[Stated problem] Reproduce all of the records below with each "point" renamed to "pixel" and nothing else altered. Omit the pictures.

·····

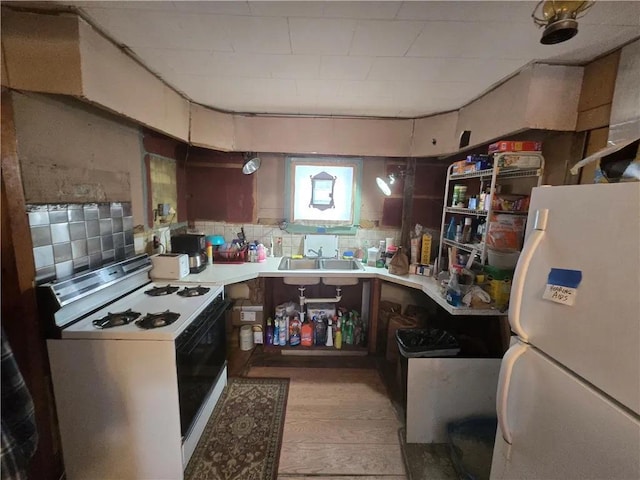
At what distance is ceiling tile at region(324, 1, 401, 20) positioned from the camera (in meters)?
0.97

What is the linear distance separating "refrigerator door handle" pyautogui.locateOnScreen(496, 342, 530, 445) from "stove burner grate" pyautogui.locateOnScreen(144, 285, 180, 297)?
1.81 m

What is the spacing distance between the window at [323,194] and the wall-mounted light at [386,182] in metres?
0.21

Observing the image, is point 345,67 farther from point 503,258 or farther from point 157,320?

·····

[Solution to the exercise]
At what distance is ceiling tile at region(324, 1, 401, 20) positioned from the camera (in meters)?
0.97

What is the linear distance separating "refrigerator door handle" pyautogui.locateOnScreen(496, 342, 530, 445) from "stove burner grate" pyautogui.locateOnScreen(144, 285, 180, 297)?
1.81 m

What is the spacing distance between the window at [323,194] and the wall-mounted light at [386,182] in metres?
0.21

Observing the image, is pixel 345,67 farther from pixel 503,258 or farther from pixel 157,320?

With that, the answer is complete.